As excited as he was about his artwork , Quintana says he wasn’t sure at one point that he would finish his Humboldt degree. His father had a stroke during Quintana’s senior year, and he was torn between family obligations and his education. He feels fortunate to have been able to complete his studies and to have the opportunity to explore the various kinds of art he was exposed to, which not only included photography, but painting, sculpture, creative writing, and even some radio performance.
“Humboldt really prepared me well,” he says. “I came out of the program ready for the next phase. When I came back to L.A., I was able to appreciate it more, how beautiful and complex it is.
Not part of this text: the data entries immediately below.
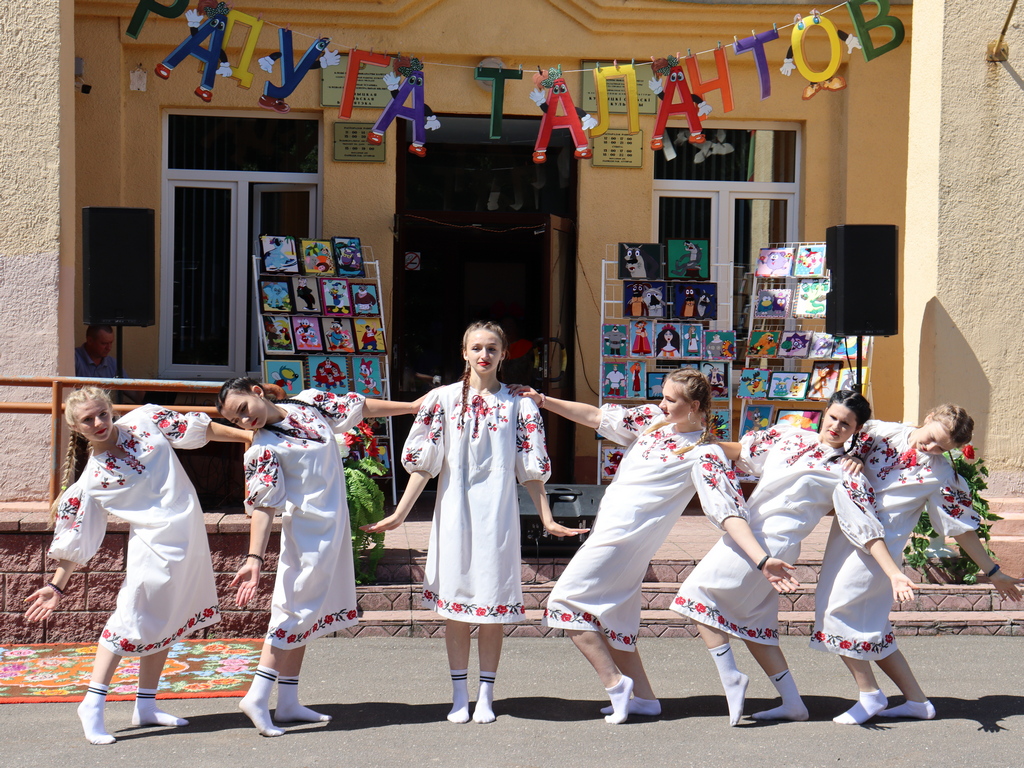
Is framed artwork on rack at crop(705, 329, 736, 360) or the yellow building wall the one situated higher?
the yellow building wall

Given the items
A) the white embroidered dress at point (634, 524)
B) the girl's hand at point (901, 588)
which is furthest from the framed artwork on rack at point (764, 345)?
the girl's hand at point (901, 588)

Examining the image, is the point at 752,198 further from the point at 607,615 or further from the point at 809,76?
the point at 607,615

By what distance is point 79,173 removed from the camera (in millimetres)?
8453

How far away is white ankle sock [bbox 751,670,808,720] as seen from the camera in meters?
4.12

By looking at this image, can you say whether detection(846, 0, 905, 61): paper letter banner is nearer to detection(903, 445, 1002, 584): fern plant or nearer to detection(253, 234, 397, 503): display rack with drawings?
detection(903, 445, 1002, 584): fern plant

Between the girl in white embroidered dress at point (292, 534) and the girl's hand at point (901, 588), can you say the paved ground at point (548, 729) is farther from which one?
the girl's hand at point (901, 588)

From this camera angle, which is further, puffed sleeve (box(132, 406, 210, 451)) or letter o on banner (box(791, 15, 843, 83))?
letter o on banner (box(791, 15, 843, 83))

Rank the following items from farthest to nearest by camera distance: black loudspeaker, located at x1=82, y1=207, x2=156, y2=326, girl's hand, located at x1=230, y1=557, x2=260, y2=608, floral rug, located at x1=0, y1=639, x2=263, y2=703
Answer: black loudspeaker, located at x1=82, y1=207, x2=156, y2=326, floral rug, located at x1=0, y1=639, x2=263, y2=703, girl's hand, located at x1=230, y1=557, x2=260, y2=608

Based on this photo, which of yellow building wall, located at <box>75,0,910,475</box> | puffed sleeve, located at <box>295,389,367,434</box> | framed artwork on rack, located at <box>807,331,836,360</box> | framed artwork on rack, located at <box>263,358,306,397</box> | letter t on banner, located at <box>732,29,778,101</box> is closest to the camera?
puffed sleeve, located at <box>295,389,367,434</box>

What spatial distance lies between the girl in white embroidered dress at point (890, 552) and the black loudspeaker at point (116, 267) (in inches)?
171

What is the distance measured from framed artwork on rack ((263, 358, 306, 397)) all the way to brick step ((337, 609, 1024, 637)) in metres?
2.66

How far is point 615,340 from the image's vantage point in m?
8.22

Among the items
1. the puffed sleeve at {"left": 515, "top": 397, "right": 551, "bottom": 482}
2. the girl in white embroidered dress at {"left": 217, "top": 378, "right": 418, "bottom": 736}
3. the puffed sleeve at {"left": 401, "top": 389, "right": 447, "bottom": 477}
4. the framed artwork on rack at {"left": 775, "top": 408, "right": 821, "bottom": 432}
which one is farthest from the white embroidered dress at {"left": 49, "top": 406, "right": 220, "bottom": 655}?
the framed artwork on rack at {"left": 775, "top": 408, "right": 821, "bottom": 432}

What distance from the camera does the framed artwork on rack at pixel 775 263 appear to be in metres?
8.27
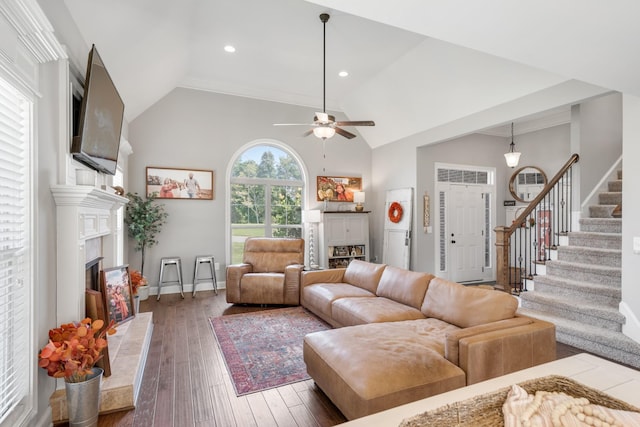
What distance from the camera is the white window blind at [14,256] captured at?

It gave me a new perspective.”
He spent the next four years caring for his father, teaching photography to high school students, and planning to pursue his master’s degree.
These days, he teaches courses at Cerritos College and UCLA, and has exhibited his work in both the Los Angeles and Bay areas. The attention he has received from the media has been gratifying, he says, adding that he feels lucky.
“I think I just keep really good company,” he says. “A lot of stuff I’ve done is by recommendation. It’s just putting myself out there and being present and sharing it in different media.”
He's hoping to build on that success.
“I feel as long as I can continue to create my work and do it at my best,” he says, “everything else will hopefully fall into place.”